■ **Your assignment**:
Of the entries below, restate word for word only the section that runs from the line with "Hotel Pantheon: Front entrance" to the line with "Skymning på Idaho nedgångar royaltyfri bild", counting both ends.

(Data shown)

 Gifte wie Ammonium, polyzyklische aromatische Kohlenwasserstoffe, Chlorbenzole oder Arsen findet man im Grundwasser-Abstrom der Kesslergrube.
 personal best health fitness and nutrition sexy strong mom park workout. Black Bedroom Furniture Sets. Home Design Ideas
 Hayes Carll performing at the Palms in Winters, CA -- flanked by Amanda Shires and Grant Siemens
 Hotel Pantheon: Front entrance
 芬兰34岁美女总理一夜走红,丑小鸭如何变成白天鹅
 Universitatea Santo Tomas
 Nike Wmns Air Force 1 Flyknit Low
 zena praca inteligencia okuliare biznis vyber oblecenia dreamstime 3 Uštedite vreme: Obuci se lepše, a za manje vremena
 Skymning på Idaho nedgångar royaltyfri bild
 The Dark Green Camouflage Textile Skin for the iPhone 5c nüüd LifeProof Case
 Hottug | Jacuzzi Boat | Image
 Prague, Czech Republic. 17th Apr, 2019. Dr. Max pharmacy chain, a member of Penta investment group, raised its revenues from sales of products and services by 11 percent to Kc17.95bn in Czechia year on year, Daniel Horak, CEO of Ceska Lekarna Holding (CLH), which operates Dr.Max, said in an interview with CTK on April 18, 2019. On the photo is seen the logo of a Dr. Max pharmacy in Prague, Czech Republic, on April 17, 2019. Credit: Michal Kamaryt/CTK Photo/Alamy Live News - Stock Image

(End Data shown)

■ **Problem solution**:
 Hotel Pantheon: Front entrance
 芬兰34岁美女总理一夜走红,丑小鸭如何变成白天鹅
 Universitatea Santo Tomas
 Nike Wmns Air Force 1 Flyknit Low
 zena praca inteligencia okuliare biznis vyber oblecenia dreamstime 3 Uštedite vreme: Obuci se lepše, a za manje vremena
 Skymning på Idaho nedgångar royaltyfri bild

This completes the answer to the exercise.